## Action item
Type again, exactly, the lines below from the start through the line that includes "common name: warthog".

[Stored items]
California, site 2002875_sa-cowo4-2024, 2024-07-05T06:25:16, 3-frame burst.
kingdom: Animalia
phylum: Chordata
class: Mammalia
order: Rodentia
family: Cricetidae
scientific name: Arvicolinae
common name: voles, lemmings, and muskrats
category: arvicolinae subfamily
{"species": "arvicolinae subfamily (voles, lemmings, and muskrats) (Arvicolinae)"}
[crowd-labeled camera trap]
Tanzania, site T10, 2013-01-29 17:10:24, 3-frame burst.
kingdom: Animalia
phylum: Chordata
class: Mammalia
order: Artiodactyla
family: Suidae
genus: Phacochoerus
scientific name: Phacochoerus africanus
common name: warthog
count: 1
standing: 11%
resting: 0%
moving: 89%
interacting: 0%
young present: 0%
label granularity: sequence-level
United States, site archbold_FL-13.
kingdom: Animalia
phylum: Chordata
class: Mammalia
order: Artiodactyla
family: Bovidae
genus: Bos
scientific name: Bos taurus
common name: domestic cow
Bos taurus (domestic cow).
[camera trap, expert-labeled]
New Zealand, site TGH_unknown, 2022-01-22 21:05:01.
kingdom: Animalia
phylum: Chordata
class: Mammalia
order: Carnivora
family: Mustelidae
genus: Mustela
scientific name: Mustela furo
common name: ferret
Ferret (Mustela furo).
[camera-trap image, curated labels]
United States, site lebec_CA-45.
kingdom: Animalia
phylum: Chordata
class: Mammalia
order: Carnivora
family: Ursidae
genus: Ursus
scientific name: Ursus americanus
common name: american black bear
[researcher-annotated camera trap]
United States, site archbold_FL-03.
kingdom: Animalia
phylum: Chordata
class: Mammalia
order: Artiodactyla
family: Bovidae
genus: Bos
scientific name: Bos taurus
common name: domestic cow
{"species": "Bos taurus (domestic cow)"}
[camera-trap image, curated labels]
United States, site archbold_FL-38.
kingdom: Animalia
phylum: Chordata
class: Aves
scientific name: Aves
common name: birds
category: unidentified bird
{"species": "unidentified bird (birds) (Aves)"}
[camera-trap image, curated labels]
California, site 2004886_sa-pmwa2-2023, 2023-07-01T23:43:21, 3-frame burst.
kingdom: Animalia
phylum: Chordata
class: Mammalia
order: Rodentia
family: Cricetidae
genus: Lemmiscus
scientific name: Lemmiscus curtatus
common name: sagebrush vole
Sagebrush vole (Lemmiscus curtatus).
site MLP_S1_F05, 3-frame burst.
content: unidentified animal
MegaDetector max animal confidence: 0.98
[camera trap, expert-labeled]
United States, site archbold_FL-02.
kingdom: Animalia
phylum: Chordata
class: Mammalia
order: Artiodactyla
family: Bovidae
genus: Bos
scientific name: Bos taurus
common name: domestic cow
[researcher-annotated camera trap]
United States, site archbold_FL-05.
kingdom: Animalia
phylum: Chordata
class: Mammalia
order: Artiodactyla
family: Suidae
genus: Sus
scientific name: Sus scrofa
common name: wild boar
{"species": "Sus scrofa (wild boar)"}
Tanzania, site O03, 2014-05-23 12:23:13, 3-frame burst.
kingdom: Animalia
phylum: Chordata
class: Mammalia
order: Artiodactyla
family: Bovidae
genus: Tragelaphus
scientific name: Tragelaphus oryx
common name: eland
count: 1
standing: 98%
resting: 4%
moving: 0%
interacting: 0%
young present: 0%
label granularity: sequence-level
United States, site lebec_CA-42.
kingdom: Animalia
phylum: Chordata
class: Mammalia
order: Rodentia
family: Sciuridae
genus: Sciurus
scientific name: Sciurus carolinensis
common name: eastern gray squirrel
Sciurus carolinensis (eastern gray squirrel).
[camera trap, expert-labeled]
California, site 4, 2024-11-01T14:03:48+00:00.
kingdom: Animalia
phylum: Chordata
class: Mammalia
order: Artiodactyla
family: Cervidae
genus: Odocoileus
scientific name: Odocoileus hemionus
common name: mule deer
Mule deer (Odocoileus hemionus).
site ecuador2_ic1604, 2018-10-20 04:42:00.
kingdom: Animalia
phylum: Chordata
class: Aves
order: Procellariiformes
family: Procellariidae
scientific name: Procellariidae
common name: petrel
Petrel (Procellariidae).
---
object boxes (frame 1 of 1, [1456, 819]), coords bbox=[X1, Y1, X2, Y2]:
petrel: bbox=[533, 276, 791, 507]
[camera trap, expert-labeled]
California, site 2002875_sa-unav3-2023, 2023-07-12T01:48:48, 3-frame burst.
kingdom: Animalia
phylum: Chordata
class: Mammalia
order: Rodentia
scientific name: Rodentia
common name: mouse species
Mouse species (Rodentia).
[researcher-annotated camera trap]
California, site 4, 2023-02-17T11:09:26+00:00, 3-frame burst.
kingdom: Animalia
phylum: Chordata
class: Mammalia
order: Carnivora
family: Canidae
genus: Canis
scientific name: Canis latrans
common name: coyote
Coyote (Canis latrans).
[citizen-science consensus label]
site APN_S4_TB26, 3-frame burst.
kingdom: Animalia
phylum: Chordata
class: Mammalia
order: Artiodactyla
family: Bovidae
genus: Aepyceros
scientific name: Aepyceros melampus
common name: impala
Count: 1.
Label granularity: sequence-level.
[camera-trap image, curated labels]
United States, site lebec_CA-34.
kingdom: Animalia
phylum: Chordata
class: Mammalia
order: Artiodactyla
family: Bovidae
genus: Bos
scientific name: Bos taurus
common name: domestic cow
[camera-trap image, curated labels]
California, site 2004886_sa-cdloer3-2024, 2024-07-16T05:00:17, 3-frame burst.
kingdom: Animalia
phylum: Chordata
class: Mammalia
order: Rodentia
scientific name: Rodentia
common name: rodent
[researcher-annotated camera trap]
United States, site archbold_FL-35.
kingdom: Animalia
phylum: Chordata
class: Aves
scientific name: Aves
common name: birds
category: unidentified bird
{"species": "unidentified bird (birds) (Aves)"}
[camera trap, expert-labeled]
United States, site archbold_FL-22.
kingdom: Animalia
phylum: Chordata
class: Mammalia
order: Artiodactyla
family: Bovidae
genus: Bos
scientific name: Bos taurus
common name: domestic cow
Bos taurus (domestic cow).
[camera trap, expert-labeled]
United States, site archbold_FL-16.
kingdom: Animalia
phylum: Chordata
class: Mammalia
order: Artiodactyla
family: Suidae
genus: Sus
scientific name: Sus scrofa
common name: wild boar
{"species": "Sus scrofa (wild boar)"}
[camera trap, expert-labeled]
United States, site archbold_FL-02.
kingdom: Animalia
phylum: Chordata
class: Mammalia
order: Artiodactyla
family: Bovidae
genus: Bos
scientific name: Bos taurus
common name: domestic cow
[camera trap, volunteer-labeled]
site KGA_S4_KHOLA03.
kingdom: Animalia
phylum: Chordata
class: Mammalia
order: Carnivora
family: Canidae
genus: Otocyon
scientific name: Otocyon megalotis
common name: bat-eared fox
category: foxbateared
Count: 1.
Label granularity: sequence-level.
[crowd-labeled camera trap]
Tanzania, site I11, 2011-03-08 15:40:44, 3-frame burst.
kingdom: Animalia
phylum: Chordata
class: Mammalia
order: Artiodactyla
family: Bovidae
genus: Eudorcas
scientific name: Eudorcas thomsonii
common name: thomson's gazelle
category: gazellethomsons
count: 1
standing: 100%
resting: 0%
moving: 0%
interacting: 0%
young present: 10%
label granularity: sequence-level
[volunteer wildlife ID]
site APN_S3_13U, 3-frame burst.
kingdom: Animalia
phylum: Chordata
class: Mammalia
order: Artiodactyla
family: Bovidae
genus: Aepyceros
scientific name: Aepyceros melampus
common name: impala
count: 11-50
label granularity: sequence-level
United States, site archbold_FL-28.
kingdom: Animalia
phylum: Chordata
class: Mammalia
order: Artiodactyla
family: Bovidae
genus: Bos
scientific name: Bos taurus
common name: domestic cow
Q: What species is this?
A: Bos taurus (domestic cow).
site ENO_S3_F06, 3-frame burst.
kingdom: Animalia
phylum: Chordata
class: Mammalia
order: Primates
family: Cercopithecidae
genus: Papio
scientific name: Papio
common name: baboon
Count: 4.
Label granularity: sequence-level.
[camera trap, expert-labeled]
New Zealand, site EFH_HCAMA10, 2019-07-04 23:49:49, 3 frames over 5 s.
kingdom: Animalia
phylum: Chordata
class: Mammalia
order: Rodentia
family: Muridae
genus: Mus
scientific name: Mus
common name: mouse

## Solution to the exercise
California, site 2002875_sa-cowo4-2024, 2024-07-05T06:25:16, 3-frame burst.
kingdom: Animalia
phylum: Chordata
class: Mammalia
order: Rodentia
family: Cricetidae
scientific name: Arvicolinae
common name: voles, lemmings, and muskrats
category: arvicolinae subfamily
{"species": "arvicolinae subfamily (voles, lemmings, and muskrats) (Arvicolinae)"}
[crowd-labeled camera trap]
Tanzania, site T10, 2013-01-29 17:10:24, 3-frame burst.
kingdom: Animalia
phylum: Chordata
class: Mammalia
order: Artiodactyla
family: Suidae
genus: Phacochoerus
scientific name: Phacochoerus africanus
common name: warthog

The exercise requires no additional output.